I write in a journal every morning before anyone else gets up in our house. I developed the habit a couple years ago. I like it – just me and the hum of the refrigerator.

It was a challenging routine to establish – me sitting quietly with my thoughts. It made me squirm. Did I really want to know what I was thinking?

Sometimes my thoughts scare me…I wonder if other mentally stable people think the things I think. I don’t know if I need to be more concerned about Dr. Seuss speak or insanity.

I question just about everything. Is that normal? Why did I make that choice? Where do I want to go from here? How am I going to get there? How long is it going to take and will I know when I arrive?
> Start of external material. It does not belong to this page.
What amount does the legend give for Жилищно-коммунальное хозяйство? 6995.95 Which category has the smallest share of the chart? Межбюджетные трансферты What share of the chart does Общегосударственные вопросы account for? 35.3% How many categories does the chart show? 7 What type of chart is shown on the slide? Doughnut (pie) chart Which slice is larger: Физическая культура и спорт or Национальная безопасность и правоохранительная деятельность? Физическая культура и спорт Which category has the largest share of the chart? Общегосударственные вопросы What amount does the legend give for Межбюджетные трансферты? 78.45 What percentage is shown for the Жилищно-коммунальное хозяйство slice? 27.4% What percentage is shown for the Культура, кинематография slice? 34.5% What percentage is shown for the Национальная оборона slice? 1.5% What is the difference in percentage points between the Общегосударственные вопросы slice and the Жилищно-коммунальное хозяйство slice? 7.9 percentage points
I realized yesterday that I’ve been hanging out with boredom – not a good place since food generally becomes the sole source of entertainment. Once confronted with my predicament, I decided to mix things up a bit, but first I needed to figure out why I found myself in this place.

As of late, our family has experienced a tad bit of over-programming, at least for my liking. We’re working on that, but as I waited for the next event, I wandered into Great Harvest Bread Company. I ignored the flashing neon sign in my head warning me to stay clear.

The bread is delightful, yeasty and dense. It tastes like something that might show up on the dinner table of the Ingalls’ family on a cold winter night on the prairie – Ma had a way with cooking.

I know this wasn’t a place that I needed to inhabit, but I walked in and accepted a slice of their cinnamon bread with a big glob of butter. I avoided the Dakota. It is a hearty whole grain that has lots of nuts and seeds baked into the top. I love it; my family hates it. I couldn’t even pretend that I was buying that loaf for anyone but me. I checked out with a loaf of white bread and the girl behind the counter asked if I wanted to join the frequent buyers club.

“No thanks, that will bring more trouble than I need right now. Besides, I carried a card about hundred pounds ago.”

She gave me an odd look and laughed. I’m sure she thought I was just trying to be funny. But couldn’t she tell by looking at me that I used to be very heavy?

She couldn’t see my past, and then it occurred to me that I really don’t identify with that girl anymore either. When did that happen? Will I be able to maintain the progress if I begin to see myself as a totally different person than who I was? I often feel like that girl was just a messed up friend of mine. Is that insane?

I suppose that I will always have to be diligent about my eating choices, but I think as long as I pay attention to the signs along the way, I’ll be O.K. Perhaps it’s not about arriving at a destination, but allowing myself to become comfortable with the evolution and the questions that arise through the process.